Add notes chapter 8

lealceldeiro · Nov 6, 2023 · 07b075c · 07b075c
1 parent 95ce5ac
commit 07b075c
Showing 1 changed file with 27 additions and 0 deletions.
diff --git a/DesigningDataIntensiveApplications/Chapter8/README.md b/DesigningDataIntensiveApplications/Chapter8/README.md
@@ -0,0 +1,27 @@
+# Chapter 8: The Trouble with Distributed Systems
+
+### Problems that can occur in distributed systems
+
+- Whenever you try to send a packet over the network, it may be lost or arbitrarily delayed. Likewise, the reply may be
+  lost or delayed, so if you don’t get a reply, you have no idea whether the message got through.
+- A node's clock may be significantly out of sync with other nodes (despite your best efforts to set up NTP), it may
+  suddenly jump forward or back in time, and relying on it is dangerous because you most likely don’t have a good
+  measure of your clock's error interval.

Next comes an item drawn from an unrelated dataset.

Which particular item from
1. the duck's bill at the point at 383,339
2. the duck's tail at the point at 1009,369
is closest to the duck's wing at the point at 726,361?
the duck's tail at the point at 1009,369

+- A process may pause for a substantial amount of time at any point in its execution (perhaps due to a stop-the-world
+  garbage collector), be declared dead by other nodes, and then come back to life again without realizing that it was
+  paused.
+
+Whenever software tries to do anything involving other nodes, there is the possibility that it may occasionally fail,
+or randomly go slow, or not respond at all (and eventually time out).
+
+To tolerate faults, the first step is to _detect_ them.
+
+Major decisions cannot be safely made by a single node, so we require protocols that enlist help from other
+nodes and try to get a quorum to agree.
+
+It is possible to give hard real-time response guarantees and bounded delays in networks, but doing so is very
+expensive and results in lower utilization of hardware resources.
+
+Supercomputers assume reliable components and thus have to be stopped and restarted entirely when a component fails.
+By contrast, distributed systems can run forever without being interrupted at the service level, because all faults and
+maintenance can be handled at the node level (at least in theory).